New peace effort for Darfur

The United Nations and African Union envoys for Sudan agreed to work “hand-in-hand” to try to bring all the warring parties to the peace table and convince them there is no military solution to the Darfur conflict that has killed more than 200,000 people.

New peace effort for Darfur

The United Nations and African Union envoys for Sudan agreed to work “hand-in-hand” to try to bring all the warring parties to the peace table and convince them there is no military solution to the Darfur conflict that has killed more than 200,000 people.

A May peace agreement signed by Sudanese president Omar al-Bashir’s government and one of the major rebel groups was supposed to help end the fighting in the vast western region. Instead, it has sparked months of fighting between rival rebel factions that refused to sign and the result has been more deaths and 2.5 million people displaced from their homes.
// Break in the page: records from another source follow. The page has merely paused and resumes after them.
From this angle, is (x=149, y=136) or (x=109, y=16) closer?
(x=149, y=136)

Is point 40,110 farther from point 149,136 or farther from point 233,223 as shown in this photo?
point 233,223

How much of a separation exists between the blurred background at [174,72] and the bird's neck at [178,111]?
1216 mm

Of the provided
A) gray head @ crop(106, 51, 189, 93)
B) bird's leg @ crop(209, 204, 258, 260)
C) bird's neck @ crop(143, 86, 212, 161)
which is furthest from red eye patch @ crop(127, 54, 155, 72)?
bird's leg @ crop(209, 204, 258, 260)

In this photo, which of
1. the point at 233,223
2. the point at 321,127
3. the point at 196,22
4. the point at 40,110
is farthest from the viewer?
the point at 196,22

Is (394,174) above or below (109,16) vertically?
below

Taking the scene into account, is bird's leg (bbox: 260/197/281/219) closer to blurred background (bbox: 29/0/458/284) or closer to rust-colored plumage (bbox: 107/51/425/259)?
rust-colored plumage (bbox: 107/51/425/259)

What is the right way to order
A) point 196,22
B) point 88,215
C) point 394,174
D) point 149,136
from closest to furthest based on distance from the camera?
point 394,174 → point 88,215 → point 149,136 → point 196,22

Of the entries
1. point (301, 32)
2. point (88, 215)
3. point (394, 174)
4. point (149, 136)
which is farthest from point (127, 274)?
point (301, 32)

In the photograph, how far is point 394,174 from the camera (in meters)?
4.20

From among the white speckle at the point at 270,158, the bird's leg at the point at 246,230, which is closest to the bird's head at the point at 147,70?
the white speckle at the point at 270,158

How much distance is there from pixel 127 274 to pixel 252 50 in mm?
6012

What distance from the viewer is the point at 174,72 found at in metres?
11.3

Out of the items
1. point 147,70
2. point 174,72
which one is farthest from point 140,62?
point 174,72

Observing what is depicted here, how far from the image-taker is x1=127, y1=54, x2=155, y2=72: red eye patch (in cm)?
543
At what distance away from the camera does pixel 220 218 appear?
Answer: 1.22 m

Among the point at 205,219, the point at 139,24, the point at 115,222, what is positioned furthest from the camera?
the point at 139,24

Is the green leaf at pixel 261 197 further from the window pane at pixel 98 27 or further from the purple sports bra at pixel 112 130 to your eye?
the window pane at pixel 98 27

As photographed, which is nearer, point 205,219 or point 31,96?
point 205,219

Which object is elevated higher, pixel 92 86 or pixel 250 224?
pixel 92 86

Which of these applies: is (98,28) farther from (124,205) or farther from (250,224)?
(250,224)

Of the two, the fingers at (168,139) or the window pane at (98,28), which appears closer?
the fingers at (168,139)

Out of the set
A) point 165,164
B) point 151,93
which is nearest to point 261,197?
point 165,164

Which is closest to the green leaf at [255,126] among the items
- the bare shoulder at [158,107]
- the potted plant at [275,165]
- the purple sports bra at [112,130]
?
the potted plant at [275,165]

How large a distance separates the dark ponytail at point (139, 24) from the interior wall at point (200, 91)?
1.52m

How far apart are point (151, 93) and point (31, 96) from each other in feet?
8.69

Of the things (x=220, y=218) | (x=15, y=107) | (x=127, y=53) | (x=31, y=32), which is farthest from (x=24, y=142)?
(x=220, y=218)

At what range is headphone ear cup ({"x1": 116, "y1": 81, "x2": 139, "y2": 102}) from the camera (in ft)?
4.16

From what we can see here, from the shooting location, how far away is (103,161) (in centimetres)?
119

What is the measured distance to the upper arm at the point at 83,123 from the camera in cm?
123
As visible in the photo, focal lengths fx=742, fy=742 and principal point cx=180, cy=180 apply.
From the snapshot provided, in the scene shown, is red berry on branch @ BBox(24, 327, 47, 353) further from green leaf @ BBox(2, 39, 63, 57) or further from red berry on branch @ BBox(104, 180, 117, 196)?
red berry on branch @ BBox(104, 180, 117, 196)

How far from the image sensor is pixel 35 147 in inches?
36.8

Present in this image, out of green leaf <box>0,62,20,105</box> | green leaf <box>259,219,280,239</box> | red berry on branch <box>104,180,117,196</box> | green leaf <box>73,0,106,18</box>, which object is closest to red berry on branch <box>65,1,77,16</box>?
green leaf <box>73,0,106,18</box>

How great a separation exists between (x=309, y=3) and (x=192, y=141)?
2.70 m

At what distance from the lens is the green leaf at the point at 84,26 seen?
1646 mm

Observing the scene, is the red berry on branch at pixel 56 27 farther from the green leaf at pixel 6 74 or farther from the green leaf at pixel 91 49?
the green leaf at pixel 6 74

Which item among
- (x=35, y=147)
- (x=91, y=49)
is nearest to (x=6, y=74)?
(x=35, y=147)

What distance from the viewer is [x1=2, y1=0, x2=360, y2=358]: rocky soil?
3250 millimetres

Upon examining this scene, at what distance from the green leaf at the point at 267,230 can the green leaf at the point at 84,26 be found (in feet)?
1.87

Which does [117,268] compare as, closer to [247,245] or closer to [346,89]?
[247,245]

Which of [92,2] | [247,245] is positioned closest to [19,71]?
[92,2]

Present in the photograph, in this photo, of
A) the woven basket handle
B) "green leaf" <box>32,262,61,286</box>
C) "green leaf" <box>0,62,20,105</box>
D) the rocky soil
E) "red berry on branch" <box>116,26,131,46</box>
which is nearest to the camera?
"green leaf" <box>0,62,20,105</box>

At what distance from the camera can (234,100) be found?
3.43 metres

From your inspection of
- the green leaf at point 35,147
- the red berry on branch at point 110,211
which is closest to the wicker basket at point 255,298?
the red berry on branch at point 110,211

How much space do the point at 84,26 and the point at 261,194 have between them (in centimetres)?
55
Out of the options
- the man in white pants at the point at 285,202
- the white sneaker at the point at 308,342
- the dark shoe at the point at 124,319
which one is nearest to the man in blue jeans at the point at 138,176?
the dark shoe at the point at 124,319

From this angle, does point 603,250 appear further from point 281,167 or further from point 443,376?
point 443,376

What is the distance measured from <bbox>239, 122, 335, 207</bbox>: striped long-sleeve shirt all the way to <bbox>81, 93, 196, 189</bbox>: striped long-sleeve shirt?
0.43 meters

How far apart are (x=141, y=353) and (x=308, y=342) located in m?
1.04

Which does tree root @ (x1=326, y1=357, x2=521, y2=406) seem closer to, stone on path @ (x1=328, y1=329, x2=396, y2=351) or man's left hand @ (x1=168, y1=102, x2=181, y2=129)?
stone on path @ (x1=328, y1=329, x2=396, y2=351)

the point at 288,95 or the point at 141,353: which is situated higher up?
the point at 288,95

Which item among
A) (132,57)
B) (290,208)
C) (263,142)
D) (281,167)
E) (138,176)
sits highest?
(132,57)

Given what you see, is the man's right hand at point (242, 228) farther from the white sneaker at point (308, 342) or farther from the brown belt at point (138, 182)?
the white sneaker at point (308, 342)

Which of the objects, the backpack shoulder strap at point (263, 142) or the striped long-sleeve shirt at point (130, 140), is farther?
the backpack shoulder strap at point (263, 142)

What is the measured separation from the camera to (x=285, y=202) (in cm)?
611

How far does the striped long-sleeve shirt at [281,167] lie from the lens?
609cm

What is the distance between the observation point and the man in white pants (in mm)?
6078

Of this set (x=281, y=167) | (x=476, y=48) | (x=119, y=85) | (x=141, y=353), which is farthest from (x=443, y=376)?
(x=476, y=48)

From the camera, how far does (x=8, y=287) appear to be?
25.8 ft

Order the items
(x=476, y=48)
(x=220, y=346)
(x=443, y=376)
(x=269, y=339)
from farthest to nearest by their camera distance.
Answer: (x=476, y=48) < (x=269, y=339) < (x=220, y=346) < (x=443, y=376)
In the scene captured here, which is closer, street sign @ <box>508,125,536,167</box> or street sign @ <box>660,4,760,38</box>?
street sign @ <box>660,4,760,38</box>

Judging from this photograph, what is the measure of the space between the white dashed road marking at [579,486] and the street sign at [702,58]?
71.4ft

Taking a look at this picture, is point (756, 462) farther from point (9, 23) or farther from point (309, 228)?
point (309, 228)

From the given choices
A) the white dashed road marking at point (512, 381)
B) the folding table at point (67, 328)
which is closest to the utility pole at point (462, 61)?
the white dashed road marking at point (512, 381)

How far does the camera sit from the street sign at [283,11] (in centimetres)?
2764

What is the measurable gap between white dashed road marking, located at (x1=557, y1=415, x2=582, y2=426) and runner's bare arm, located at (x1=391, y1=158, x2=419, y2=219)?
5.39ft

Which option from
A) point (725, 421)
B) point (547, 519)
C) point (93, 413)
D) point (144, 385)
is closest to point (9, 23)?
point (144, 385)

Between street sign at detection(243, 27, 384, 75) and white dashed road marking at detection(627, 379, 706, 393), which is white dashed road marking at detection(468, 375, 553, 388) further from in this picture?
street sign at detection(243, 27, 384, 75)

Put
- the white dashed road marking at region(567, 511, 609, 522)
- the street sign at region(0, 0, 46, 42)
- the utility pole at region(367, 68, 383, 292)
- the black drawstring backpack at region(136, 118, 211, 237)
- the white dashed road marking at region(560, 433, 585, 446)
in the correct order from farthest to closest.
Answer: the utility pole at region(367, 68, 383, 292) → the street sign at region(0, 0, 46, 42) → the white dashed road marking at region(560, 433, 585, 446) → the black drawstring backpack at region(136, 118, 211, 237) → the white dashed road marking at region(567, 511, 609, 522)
UN special envoy Jan Eliasson and his AU counterpart Salim Ahmed Salim announced yesterday they were launching a new effort to “re-energise the political process” in Darfur after meeting Secretary-General Ban Ki-moon, who promised to focus his “highest attention” on finding a peaceful solution in Darfur when he took the reins of the UN on January 1.

“The objective on our part,” Salim said, “will be … to do whatever we can to re-energise the political process, because at the end of the day really there can be no military solution to the crisis in Darfur.”

As a first step, Eliasson said, “we should try to now instil a sense of importance of reducing the level of violence so that … we can create conditions for a political process, which is so necessary” to end the nearly four-year conflict.

Eliasson said he was leaving for Addis Ababa, Ethiopia last night to meet African Union officials and would then head to the Sudanese capital, Khartoum, on Tuesday and stay there and in Darfur until the end of next week.

“We … want to work hand-in-hand in diplomacy and in trying to find a road to a political process,” the former Swedish foreign minister and General Assembly president said. “We are both fully aware that this is an enormously complicated issue.”

How the violence can be reduced is a pressing problem, Eliasson and Salim said, but it is not the focus of their new mission.

Fighting in Darfur began in February 2003 when rebels from black African tribes took up arms, complaining of decades of neglect and discrimination by Sudan’s Arab-dominated government. The government is accused of unleashing Arab tribal militia known as the Janjaweed against civilians in a campaign of murder, rape and arson – a charge the government denies.

The 7,000-strong, poorly equipped and financed African Union force now in Darfur has been unable to bring security to region, and the conflict has spilled over into neighbouring Chad.

Al-Bashir rejected a UN Security Council resolution in August that called for more than 20,000 UN peacekeepers to replace the overwhelmed AU force, claiming a UN force would compromise Sudan’s sovereignty and try to recolonise the country.

Annan then proposed a three-step UN package to beef up the African Union force, culminating with the deployment of a 22,000-strong “hybrid” AU-UN force.

Last month, al-Bashir sent a letter to Annan appearing to endorse the package. But on December 27, Sudan’s UN Ambassador Abdalmahmood Abdalhaleem told reporters that the hybrid force must be smaller and have no UN peacekeepers in traditional blue helmets, only African troops supported by UN technical and logistical experts.

As a result, the size and deployment of the hybrid force remain in question.

The UN is going ahead with the first phase of the package that will provide the AU with about 140 military officers and UN police, 36 armoured personnel carriers, night-vision goggles, and Global Positioning equipment.

A second, larger support package that could include several hundred UN military, police and civilian personnel and aircraft is being discussed.

Ideally, Salim said, a ceasefire is needed to facilitate peace talks, but short of that a de-escalation of the violence is essential – and to achieve that a strengthening of the African Union force is important so that there is “a credible security force on the ground".

At the same time, he said, the UN and the AU cannot wait for that to happen to try to bring all the parties together, especially the groups that did not sign the May Darfur Peace Agreement.

“I really believe that the situation in Darfur requires all of us to do our utmost to see a de-escalation of violence and the beginning of the political process,” Salim said.

Eliasson said he thinks all Security Council members agree “that now is the moment to intensify the attempts to find a political way forward".

“We have to go this road,” he said “We feel the same frustration as the whole world community about this conflict going on, for four years.”